Spotlight
in
Workshop: TerraBytes: Towards global datasets and models for Earth Observation
Galileo: Learning Global & Local Features of Many Remote Sensing Modalities
Gabriel Tseng · Anthony Fuller · Marlena Reil · Henry Herzog · Patrick Beukema · Favyen Bastani · James Green · Evan Shelhamer · Hannah Kerner · David Rolnick
Sat 19 Jul 9 a.m. PDT — 5:30 p.m. PDT
We introduce a highly multimodal transformer that analyzes many remote sensing modalities --- multispectral optical, synthetic aperture radar, elevation maps, weather, pseudo-labels, and more --- across space and time. These inputs are useful for diverse remote sensing tasks, e.g., crop mapping, flood detection, etc. However, learning representations of remote sensing data is challenging; e.g., objects of interest vary massively in scale, from small vessels (1-2 pixels and transient) to glaciers (thousands of pixels and persistent). We present a novel self-supervised learning algorithm that extracts multi-scale features through masked modeling.
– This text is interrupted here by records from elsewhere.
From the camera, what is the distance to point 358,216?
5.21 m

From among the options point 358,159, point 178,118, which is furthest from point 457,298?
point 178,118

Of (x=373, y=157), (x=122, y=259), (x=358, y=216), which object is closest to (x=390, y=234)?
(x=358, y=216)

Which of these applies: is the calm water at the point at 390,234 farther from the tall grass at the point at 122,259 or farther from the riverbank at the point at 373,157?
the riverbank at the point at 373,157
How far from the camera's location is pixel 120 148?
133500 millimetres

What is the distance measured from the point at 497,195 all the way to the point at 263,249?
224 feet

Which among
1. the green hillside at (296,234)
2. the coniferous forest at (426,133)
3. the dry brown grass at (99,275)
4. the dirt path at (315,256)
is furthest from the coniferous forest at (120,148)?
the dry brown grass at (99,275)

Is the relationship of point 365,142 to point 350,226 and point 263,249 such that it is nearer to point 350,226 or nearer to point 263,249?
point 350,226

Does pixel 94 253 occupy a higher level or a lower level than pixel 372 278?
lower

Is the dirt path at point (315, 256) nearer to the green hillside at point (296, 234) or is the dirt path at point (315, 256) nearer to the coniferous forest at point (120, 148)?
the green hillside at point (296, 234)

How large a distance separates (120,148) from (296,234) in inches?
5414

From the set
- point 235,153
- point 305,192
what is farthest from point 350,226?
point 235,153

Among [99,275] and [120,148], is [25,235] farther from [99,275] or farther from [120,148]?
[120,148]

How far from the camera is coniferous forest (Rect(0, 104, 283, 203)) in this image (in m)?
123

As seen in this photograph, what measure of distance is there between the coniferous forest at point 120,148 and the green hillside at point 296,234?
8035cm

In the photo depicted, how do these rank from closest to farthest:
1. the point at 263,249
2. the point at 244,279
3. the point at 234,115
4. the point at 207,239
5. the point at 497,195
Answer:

Our two-task approach consists of global and local training objectives that differ w.r.t. prediction targets (deep vs. shallow) and masking strategies (structured vs. not).With a single pretrained encoder, our Galileo model outperforms SoTA models for satellite images and pixel-time series --- extensively evaluated over eleven benchmarks spanning multiple task types.